Задание A:
Можете дословно повторить строки собранных данных, начиная с самой первой и заканчивая строкой, где стоит «35L7 40L9 41H17L18», включая обе границы?

Отрывок:
Речь Муравьева была безумно затянутой и малосодержательной. Будучи адвокатом, он толком не знал, как должно работать следствие. Он даже не знал, сколько у него работает следователей. В своём выступлении он говорил о 25, но реально в ЧСК работало 55 профессионалов следствия, среди которых были и вовсе не лояльные к новой власти – лояльных в достаточном количестве найти не удалось.
На тот момент расследование только началось, а Муравьев уже знал, чем всё должно закончиться: «документальное доказывание одной тезы: почему не могла не быть русская революция, почему русская революция неизбежно должна была прийти и неизбежно должна была победить». «Наш материал, когда он будет опубликован, всецело, быть может, докажет и перед вами, и перед всем миром, что нет возврата к прошлому, что мечты о прошлом, если забредают в отдельные головы, разбиваются о тот материал, который постепенно стекался в нашу комиссию». Длинно и высокопарно Муравьев рассказывал Съезду, что Комиссия следует закону, действовавшему на момент совершения преступлений: «важно этих лиц старого режима ударить их же собственным оружием».
В речи Муравьева всплывает установка Комиссии на раскрытие каких-то особенных сил, которые пытались перехватить власть и даже совершить династический переворот – их докладчик называет «темные кучки», относя к ним Распутина и остатки Союза русского народа. Ничего внятного по этому поводу ни на Съезде, ни позднее, он сообщить не смог.

Задание B:
Можете слово в слово продублировать часть отрывка о речи Муравьева, начиная с «Речь Муравьева была» и заканчивая «найти не удалось.» включительно?

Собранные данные
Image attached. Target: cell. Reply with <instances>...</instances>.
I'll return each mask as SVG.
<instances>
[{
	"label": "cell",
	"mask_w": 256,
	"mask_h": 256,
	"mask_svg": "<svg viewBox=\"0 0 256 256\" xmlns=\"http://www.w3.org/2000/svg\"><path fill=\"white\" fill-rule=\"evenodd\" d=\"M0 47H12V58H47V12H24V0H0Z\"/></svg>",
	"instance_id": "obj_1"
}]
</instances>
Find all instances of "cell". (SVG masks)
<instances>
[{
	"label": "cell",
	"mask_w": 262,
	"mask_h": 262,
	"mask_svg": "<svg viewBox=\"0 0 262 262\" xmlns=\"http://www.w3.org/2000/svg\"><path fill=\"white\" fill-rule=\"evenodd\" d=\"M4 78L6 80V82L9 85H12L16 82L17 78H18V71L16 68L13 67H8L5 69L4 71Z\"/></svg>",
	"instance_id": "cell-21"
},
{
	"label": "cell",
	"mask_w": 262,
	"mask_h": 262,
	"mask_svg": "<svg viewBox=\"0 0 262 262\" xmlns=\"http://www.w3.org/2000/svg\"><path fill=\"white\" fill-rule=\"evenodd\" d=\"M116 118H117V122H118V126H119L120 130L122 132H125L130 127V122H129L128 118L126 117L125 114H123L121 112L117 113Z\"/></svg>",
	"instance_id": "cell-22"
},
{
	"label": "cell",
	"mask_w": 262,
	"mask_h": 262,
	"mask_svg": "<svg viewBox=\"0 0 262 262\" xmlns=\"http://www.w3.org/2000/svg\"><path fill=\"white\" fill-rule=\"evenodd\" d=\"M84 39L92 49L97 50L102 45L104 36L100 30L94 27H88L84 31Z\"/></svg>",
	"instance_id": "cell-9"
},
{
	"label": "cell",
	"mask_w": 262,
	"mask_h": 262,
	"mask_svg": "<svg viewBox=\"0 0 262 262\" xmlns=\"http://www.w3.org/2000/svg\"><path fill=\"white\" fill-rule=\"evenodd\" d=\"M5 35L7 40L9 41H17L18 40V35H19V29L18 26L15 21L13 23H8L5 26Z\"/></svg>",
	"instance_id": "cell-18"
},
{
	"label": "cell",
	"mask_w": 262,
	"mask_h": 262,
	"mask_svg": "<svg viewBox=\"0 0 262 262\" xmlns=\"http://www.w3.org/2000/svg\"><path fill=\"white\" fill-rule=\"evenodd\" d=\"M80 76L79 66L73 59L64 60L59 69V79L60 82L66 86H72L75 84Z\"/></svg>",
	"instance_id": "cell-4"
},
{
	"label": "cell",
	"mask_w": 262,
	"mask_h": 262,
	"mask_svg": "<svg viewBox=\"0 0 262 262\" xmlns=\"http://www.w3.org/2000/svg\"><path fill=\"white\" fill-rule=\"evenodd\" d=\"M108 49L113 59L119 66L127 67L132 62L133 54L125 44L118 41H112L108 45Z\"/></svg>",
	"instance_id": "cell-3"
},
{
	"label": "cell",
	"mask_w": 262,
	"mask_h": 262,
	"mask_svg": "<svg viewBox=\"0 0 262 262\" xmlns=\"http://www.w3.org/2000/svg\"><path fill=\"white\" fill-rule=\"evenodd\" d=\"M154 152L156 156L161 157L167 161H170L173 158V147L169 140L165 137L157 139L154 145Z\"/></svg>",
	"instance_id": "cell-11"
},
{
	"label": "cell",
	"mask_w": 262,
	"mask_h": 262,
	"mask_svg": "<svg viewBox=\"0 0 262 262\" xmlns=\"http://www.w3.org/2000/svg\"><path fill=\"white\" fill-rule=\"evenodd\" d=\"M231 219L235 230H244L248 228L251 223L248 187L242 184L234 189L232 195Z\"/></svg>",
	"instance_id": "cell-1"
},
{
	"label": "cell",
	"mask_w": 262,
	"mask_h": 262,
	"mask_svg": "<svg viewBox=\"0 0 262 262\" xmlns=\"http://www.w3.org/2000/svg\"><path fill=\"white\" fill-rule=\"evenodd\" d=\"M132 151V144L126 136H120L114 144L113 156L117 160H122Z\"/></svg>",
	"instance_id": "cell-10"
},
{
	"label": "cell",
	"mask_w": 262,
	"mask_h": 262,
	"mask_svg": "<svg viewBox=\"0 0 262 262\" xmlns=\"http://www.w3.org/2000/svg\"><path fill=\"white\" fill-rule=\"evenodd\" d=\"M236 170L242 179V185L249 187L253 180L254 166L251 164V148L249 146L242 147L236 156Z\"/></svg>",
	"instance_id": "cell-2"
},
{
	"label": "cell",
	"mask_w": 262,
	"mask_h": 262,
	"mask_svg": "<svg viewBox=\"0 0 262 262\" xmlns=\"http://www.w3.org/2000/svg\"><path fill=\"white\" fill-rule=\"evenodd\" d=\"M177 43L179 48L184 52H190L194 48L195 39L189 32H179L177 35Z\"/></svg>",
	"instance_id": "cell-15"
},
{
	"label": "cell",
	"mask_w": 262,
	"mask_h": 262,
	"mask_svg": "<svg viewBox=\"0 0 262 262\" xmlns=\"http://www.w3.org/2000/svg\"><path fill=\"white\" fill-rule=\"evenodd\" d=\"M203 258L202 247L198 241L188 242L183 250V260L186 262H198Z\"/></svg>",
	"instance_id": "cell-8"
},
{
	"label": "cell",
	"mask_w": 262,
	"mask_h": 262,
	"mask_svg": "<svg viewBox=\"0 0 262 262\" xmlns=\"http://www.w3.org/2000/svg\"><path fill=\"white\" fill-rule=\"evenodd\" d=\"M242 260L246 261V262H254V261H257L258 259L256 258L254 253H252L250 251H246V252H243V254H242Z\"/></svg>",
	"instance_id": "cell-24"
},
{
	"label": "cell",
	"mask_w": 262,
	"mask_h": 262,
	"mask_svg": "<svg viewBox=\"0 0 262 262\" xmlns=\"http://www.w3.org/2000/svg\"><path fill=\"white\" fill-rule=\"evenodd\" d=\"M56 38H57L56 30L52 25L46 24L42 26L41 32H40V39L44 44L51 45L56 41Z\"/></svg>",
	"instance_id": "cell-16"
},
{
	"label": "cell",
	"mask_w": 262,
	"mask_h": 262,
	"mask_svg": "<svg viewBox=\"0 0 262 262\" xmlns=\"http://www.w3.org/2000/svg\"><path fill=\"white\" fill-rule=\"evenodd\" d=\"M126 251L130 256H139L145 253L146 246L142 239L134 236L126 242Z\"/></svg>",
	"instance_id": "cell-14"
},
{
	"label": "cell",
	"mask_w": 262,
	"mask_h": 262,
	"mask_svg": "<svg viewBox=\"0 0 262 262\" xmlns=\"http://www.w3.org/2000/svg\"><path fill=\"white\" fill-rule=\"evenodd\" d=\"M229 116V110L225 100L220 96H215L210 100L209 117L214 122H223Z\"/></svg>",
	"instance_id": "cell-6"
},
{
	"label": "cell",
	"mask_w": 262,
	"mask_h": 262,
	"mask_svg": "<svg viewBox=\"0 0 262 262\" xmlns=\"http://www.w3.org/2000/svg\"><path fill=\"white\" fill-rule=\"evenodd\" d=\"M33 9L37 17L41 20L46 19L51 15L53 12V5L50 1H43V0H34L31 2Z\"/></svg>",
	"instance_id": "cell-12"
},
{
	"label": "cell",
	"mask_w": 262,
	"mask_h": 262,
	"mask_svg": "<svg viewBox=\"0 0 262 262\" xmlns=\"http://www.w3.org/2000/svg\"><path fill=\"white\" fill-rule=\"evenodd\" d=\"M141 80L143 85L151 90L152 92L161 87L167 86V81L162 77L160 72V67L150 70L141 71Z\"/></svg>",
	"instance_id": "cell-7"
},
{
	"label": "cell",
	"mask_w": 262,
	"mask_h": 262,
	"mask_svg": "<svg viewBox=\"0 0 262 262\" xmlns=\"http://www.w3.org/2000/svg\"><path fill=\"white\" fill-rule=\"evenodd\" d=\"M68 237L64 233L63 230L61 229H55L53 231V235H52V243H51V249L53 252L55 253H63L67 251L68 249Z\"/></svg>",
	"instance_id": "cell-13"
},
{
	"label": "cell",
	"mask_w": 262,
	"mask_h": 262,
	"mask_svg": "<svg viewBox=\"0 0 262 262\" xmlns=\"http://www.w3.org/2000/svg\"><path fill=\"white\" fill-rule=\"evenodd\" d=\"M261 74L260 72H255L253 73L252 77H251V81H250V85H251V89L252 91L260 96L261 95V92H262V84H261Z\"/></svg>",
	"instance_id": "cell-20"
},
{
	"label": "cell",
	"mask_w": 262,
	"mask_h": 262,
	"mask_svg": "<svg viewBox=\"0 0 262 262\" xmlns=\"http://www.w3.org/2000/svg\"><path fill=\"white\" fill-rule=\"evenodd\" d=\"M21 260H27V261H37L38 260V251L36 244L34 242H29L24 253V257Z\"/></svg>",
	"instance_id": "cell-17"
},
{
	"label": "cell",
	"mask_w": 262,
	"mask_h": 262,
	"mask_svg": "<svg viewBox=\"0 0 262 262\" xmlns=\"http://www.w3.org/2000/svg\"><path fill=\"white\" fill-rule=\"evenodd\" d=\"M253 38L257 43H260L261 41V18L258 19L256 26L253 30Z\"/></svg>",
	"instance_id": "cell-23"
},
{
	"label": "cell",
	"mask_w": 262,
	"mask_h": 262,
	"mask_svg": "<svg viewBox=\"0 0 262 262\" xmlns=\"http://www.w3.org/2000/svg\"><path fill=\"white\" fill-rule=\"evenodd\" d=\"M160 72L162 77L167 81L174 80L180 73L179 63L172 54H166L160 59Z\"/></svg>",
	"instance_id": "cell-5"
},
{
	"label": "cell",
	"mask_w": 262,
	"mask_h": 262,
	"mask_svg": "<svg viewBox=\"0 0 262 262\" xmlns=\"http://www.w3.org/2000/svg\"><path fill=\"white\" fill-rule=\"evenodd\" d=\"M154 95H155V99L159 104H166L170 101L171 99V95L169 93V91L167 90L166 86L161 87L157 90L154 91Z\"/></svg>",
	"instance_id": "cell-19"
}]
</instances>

Готовый ответ A:
Image attached. Target: cell. Reply with <instances>...</instances>.
I'll return each mask as SVG.
<instances>
[{
	"label": "cell",
	"mask_w": 256,
	"mask_h": 256,
	"mask_svg": "<svg viewBox=\"0 0 256 256\" xmlns=\"http://www.w3.org/2000/svg\"><path fill=\"white\" fill-rule=\"evenodd\" d=\"M0 47H12V58H47V12H24V0H0Z\"/></svg>",
	"instance_id": "obj_1"
}]
</instances>
Find all instances of "cell". (SVG masks)
<instances>
[{
	"label": "cell",
	"mask_w": 262,
	"mask_h": 262,
	"mask_svg": "<svg viewBox=\"0 0 262 262\" xmlns=\"http://www.w3.org/2000/svg\"><path fill=\"white\" fill-rule=\"evenodd\" d=\"M4 78L6 80V82L9 85H12L16 82L17 78H18V71L16 68L13 67H8L5 69L4 71Z\"/></svg>",
	"instance_id": "cell-21"
},
{
	"label": "cell",
	"mask_w": 262,
	"mask_h": 262,
	"mask_svg": "<svg viewBox=\"0 0 262 262\" xmlns=\"http://www.w3.org/2000/svg\"><path fill=\"white\" fill-rule=\"evenodd\" d=\"M116 118H117V122H118V126H119L120 130L122 132H125L130 127V122H129L128 118L126 117L125 114H123L121 112L117 113Z\"/></svg>",
	"instance_id": "cell-22"
},
{
	"label": "cell",
	"mask_w": 262,
	"mask_h": 262,
	"mask_svg": "<svg viewBox=\"0 0 262 262\" xmlns=\"http://www.w3.org/2000/svg\"><path fill=\"white\" fill-rule=\"evenodd\" d=\"M84 39L92 49L97 50L102 45L104 36L100 30L94 27H88L84 31Z\"/></svg>",
	"instance_id": "cell-9"
},
{
	"label": "cell",
	"mask_w": 262,
	"mask_h": 262,
	"mask_svg": "<svg viewBox=\"0 0 262 262\" xmlns=\"http://www.w3.org/2000/svg\"><path fill=\"white\" fill-rule=\"evenodd\" d=\"M5 35L7 40L9 41H17L18 40V35H19V29L18 26L15 21L13 23H8L5 26Z\"/></svg>",

Готовый ответ B:
Речь Муравьева была безумно затянутой и малосодержательной. Будучи адвокатом, он толком не знал, как должно работать следствие. Он даже не знал, сколько у него работает следователей. В своём выступлении он говорил о 25, но реально в ЧСК работало 55 профессионалов следствия, среди которых были и вовсе не лояльные к новой власти – лояльных в достаточном количестве найти не удалось.